Marmot started as a sidecar project using triggers and polling to replicate changes over NATS. It worked, but I hit a wall pretty fast. Most people really want full ACID compliance and DDL replication across the cluster. I realized the only clean way to do that was to expose SQLite over a standard protocol.
While projects like rqlite use REST and others go the page-capture route, I decided to implement the MySQL protocol instead. It just makes the most sense for compatibility.
I’ve reached a point where it works with WordPress, which theoretically covers a huge chunk of the web. There are scripts in the repo to deploy a WP cluster running on top of Marmot. Any DB change replicates across the whole cluster, so you can finally scale WordPress out properly.
On the performance side, I’m seeing about 6K-7K inserts per second on my local machine with a 3-node quorum. It supports unix-sockets, and you can even have your processes read the SQLite DB file directly while routing writes through the MySQL interface. This gives you a lot of flexibility for read-heavy apps.
I know the "AI slop" label gets thrown around a lot lately, but I’ve been running this in production consistently. It’s taken a massive amount of manual hours to get the behavior exactly where it needs to be.
Just want to note that every time I see it I’m impressed with the project, great job so far.
The fact that you’ve been running this with WP is also a really huge use case/demonstration of trust in your different software — IMO this should be on the README prominently.
These days I personally just ignore projects that insist on MySQL — Postgres has won in my mind and is the better choice. The only way I’d run something like a WP hosting service is with a tool like Marmot.
One thing you might find interesting is trying marmot with something like Litestream v2 — marmot of course has its own replication system but I like the idea of having a backup system writing to s3. It seems trivial (as you’ve noted that you can still work directly on the s3 file) but would be a nice blog post/experiment to see “worked out” so to speak.(and probably wouldn't sink to the bottom of hn!)
Marmot already supports debezium, so you can do way more than just basic S3 backups. I've noted your suggestions, it's definitely helpful.
Thanks for the consideration! The reason something like litestream is interesting to me is that it’s (now[0]) an off the shelf way to do PITR backups for SQLite.
Sure, I could piece together or write something myself to catch the CDC stream or run another replica, but simply running one more process on one of the boxes and having peace of mind that there’s an S3 backup continuously written is quite nice.
I thought debezium was mostly for moving around CDC records, not a backup tool per say. I.e. if I were to write debezium records to object storage with their connectors it’s my job to get a recent dump and replay?
[0]: https://fly.io/blog/litestream-v050-is-here/
1 reply →
Also a postgres user. Wondering why MySQL wire protocol and not pgsql's: did the mysql choice have advantages compared to pgsql in this case?
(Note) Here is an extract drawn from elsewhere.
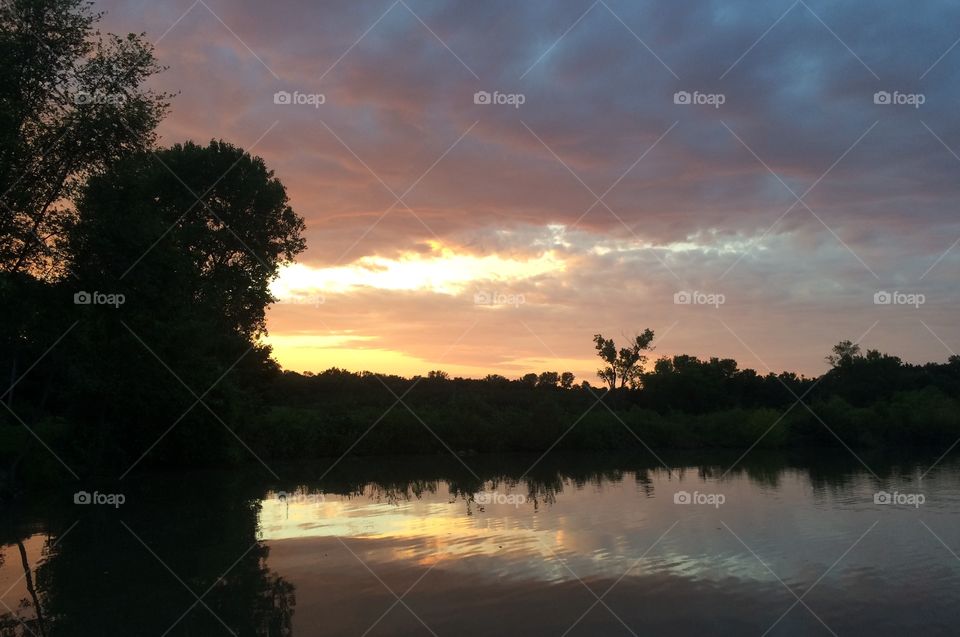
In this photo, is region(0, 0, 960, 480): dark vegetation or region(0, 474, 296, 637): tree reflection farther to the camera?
region(0, 0, 960, 480): dark vegetation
You point out a question that I spent months thinking about. I personally love Postgres, heck I initially even had a version that will talk postgres wire but with SQLite only syntax. But then somebody pointed me out my WordPress demo, and it was obvious to me that I have to support MySQL protocol, it's just a protocol. Underlaying technology will stay independent from what I choose.
Related, Corrosion has experimental support for the pgsql wire protocol (limited to sqlite-flavored SQL queries): https://superfly.github.io/corrosion/api/pg.html
Since Marmot pivoted to the MySQL wire protocol, I haven't had a clear picture of its advantages over using normal MySQL with active-active replication. Can you speak to that?
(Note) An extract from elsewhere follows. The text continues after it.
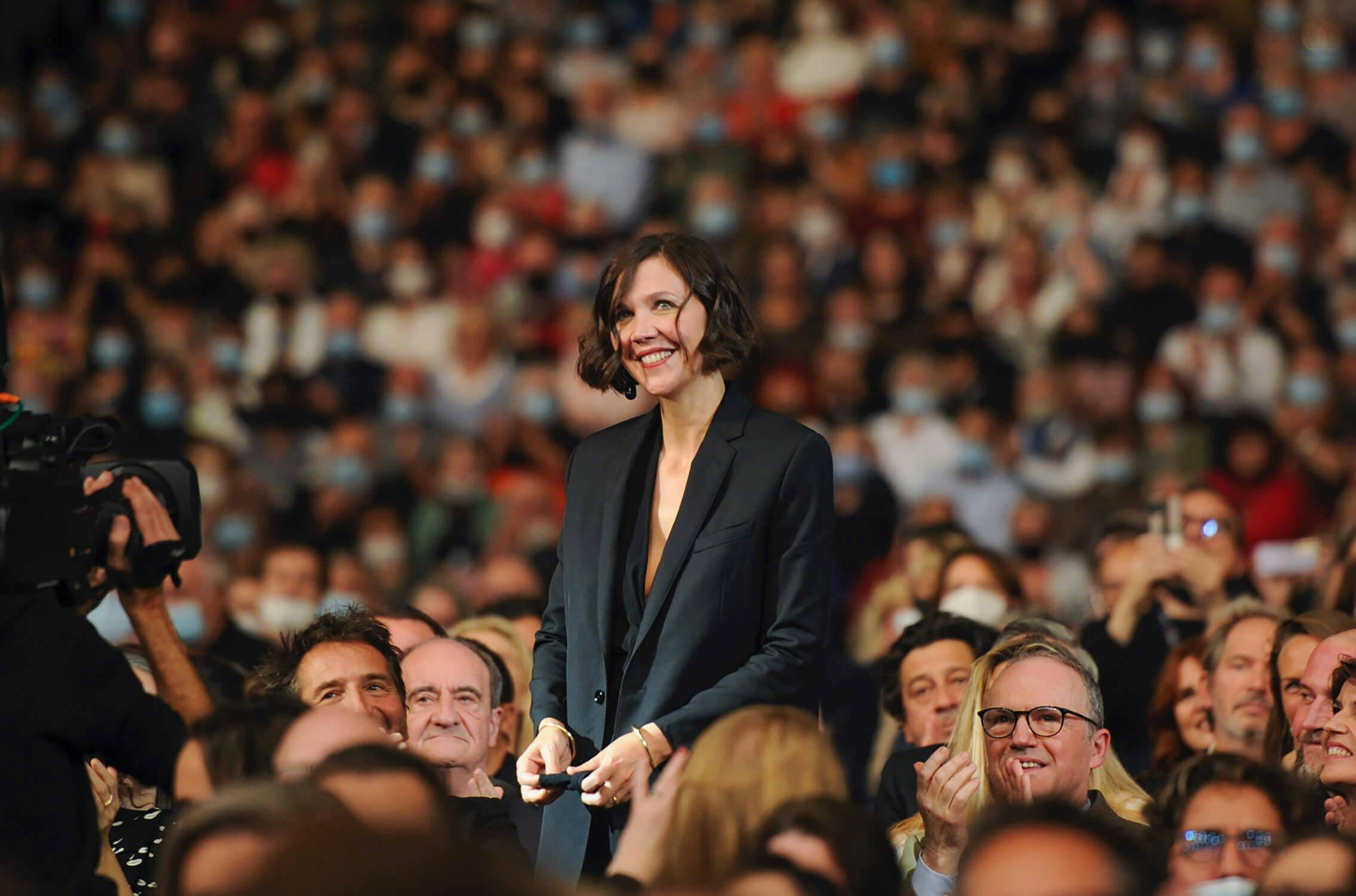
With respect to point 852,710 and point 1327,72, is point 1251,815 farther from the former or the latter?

Here are some that I can think on top of my head:
- Marmot let's you choose consistency level (ONE/QUORUM/FULL) vs MySQL's serializable.
- MySQL requires careful setup of replication, conflict avoidance and monitoring. Fencing split brain and failover is manual in many cases. Marmot even right now is easier to spin up, plus it's leaderless. So you can actually just have your client talk to different nodes (maybe in round robin fashion) to do load distribution.
- Marmot's eventual consistency + anti-entropy will recover brain-splits with you requiring to do anything. MySQL active active requires manual ops.
- Marmot's designed for read-heavy on the edge scenarios. Once I've completed the read-only replica system you can literally bring up or down lambda nodes with Marmot running as sidecar. With replicas being able to select DBs they want (WIP) you should be able to bring up region/org/scenario specific servers with their light weight copies, and writes will be proxied to main server. Applications are virtually unlimited. Since you can directly read SQLite database, think many small vector databases distributed to edge, or regional configurations, or catalogs.
This seems CDC based, does that mean it handles `now()` and other non-deterministic functions properly?